FIG. 3 is a characteristic diagram for graphically illustrating a relation between change ratio of a slope of a characteristic function and change ratio of a zero-density detection value in the photoelectric smoke detecting apparatus.

FIG. 4 is a flow chart for illustrating an ordinary smoke density detection procedure in the photoelectric smoke detecting apparatus according to the first embodiment of the present invention.

FIG. 5 is a flow chart for illustrating a processing procedure executed upon detection of fault in the photoelectric smoke detecting apparatus according to the first embodiment of the invention.

FIG. 6 is a functional block diagram schematically showing a structure of a conventional photoelectric smoke detecting apparatus.

FIG. 7 is a circuit diagram schematically showing a circuit arrangement of the same.

FIG. 8 is a waveform diagram for illustrating detection levels or pulses outputted from a light receiving element of a smoke sensor in response to driving pulses.

FIG. 9 is a view for illustrating change of a characteristic function of a detection level for a smoke density in the state where a light emitting element and/or a light receiving element of the smoke sensor has been contaminated.

FIG. 10 is a view for illustrating change of a characteristic function of a detection level for the smoke density in the state where a labyrinth inner wall has been contaminated in white.

▶ DATA SECTION:
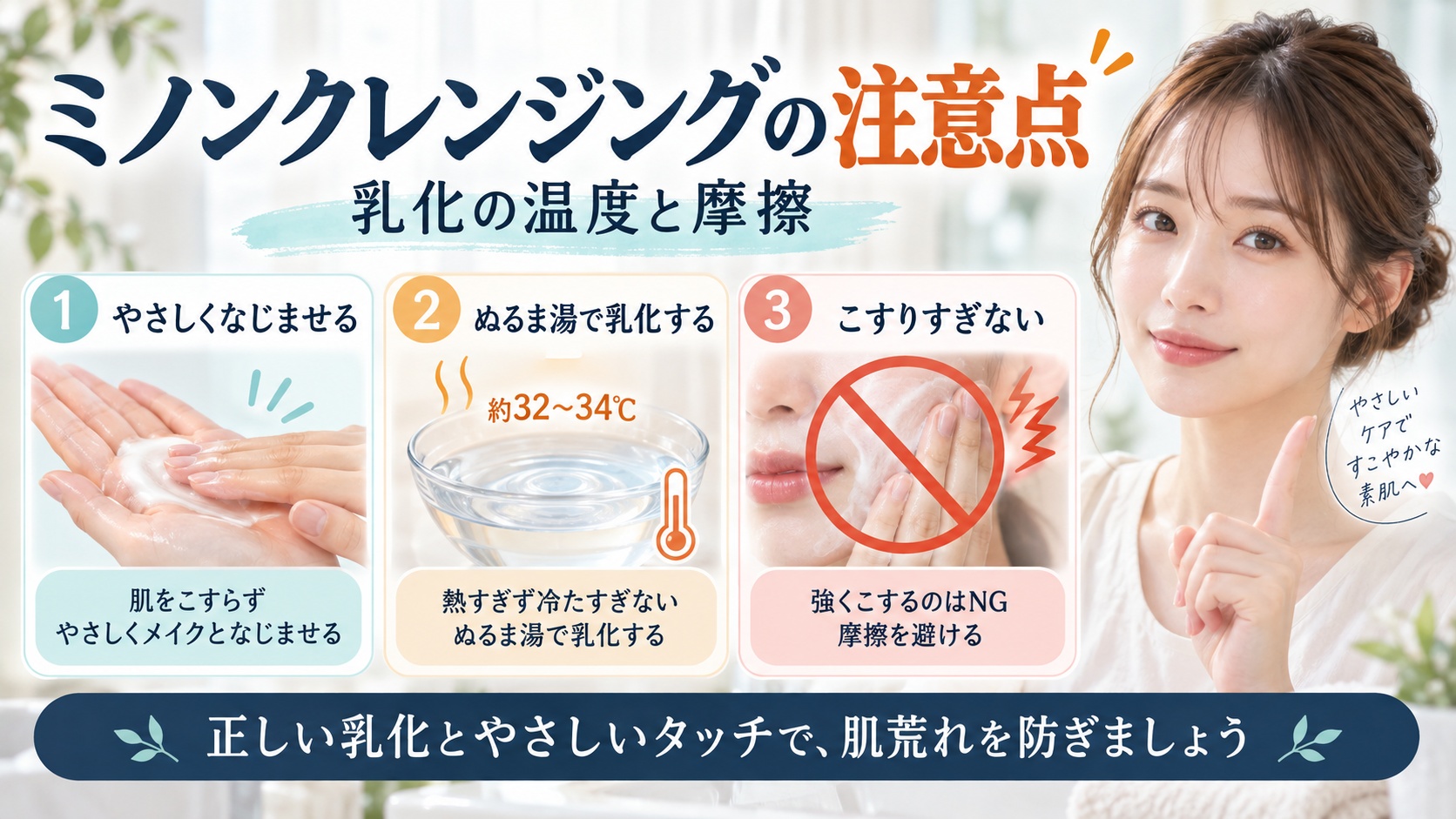 ミノンクレンジングの注意点!肌荒れ防ぐ乳化の温度と摩擦の盲点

▶ PROMPT 1:
In the patent figure list, explain in one to three sentences what FIG. 9 is included to show.
▶ PROMPT 2:
Carry on the patent figure list from the point where it stops.

▶ ANSWER SPACE 1:
FIG. 9 shows how the characteristic function of a detection level for smoke density changes when the light emitting element and/or the light receiving element of the smoke sensor has been contaminated.

▶ ANSWER SPACE 2:
FIG. 11 is a view for illustrating change of a detection level for a smoke density in the state where a whole optical system of a smoke sensor has been contaminated in white.

FIG. 12 is a view for illustrating change of a detection level for a smoke density in the state where a labyrinth inner wall of the smoke sensor has been contaminated in black.

FIG. 13 is a view for illustrating change of a characteristic function of a detection level for a smoke density in the state where a whole optical system of a smoke sensor has been contaminated in black.

DESCRIPTION OF THE PREFERRED EMBODIMENTS

The present invention will be described in detail in conjunction with what is presently considered as preferred or typical embodiments thereof by reference to the drawings. In the following description, like reference characters designate like or corresponding parts throughout the several views.

Embodiment 1

FIG. 1 is a functional block diagram showing schematically a structure of the photoelectric smoke detecting apparatus according to a first embodiment of the present invention. In the figure, items similar to those described hereinbefore (see FIG. 6) are denoted by like reference characters with the equivalent being designated by like reference numerals affixed with A, and detailed description thereof is omitted.

It should first be mentioned that the arrangement of the photoelectric smoke detecting apparatus which is omitted from illustration in FIG. 1 is substantially same as that described hereinbefore, and that the circuit arrangement shown in FIG. 7 is also adopted in the photoelectric smoke detecting apparatus according to the instant embodiment of the invention.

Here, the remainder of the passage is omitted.